I need to solve a matrix equation which contains a Hadamard product and a standard matrix multiplication: $$A\odot X + BX = C$$ where $A, C, X \in \mathbb{R}^{m \times n}$, $B \in \mathbb{R}^{m \times m}$, and $\odot$ denotes the element-wise (Hadamard) matrix product.
Does this sort of system have a name?
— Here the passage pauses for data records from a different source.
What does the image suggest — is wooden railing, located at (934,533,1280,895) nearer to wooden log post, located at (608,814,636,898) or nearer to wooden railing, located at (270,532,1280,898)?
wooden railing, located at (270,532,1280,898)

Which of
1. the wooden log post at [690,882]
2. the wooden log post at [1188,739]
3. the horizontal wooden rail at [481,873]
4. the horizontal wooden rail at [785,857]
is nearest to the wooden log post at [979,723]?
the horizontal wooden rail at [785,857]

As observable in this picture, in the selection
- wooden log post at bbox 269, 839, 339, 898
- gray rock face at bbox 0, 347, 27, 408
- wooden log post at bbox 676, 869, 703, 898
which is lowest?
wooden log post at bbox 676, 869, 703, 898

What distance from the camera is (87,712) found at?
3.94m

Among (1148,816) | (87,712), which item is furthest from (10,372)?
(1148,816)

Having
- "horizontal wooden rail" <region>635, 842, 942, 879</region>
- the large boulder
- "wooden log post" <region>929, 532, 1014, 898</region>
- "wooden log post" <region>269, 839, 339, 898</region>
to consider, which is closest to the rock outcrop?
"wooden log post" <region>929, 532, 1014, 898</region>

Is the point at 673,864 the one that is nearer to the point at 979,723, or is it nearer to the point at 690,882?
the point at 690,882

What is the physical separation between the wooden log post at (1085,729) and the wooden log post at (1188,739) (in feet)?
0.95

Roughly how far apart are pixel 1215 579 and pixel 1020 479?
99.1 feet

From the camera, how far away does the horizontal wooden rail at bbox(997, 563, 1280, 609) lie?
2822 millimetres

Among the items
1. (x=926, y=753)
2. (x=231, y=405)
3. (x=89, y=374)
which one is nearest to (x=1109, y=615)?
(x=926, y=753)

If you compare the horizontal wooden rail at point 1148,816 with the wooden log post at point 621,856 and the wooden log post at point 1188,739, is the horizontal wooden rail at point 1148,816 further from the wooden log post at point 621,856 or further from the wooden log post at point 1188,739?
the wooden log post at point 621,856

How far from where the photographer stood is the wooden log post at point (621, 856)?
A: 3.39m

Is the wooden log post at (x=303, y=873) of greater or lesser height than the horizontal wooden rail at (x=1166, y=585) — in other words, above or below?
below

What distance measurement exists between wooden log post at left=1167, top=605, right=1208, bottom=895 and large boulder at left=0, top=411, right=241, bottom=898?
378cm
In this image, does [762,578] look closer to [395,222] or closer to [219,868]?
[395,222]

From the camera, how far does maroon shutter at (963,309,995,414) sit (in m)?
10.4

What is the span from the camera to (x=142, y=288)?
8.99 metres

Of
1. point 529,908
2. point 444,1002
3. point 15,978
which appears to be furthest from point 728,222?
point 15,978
I've checked the standard resources (Golub and van Loan, Horn and Johnson), but I didn't find any discussion of this type of problem.
If we let $a = \text{vec}(A)$, $x = \text{vec}(X)$, $c = \text{vec}(C)$ and $\tilde{a} = \text{diag}(a)$, then this becomes: $$a \odot x + (I \otimes B)x = \tilde{a}x + (I \otimes B)x = c$$ which has solution $$x = (\tilde{a} + (I \otimes B))^+c \implies X = \text{unvec}\left[\left(\text{diag}(\text{vec}(A)) + I\otimes B\right)^+\text{vec}(C)\right]$$ where $\otimes$ is the Kronecker product and $(\cdot)^+$ is the (Moore-Penrose) pseudo-inverse.
While it's not too expensive to use an iterative solver (since the $\tilde{a} + (I \otimes B)$ operator can be evaluated more-or-less easily), but I'd like to avoid that if possible. Is it possible to derive an analytical solution for this class of problems?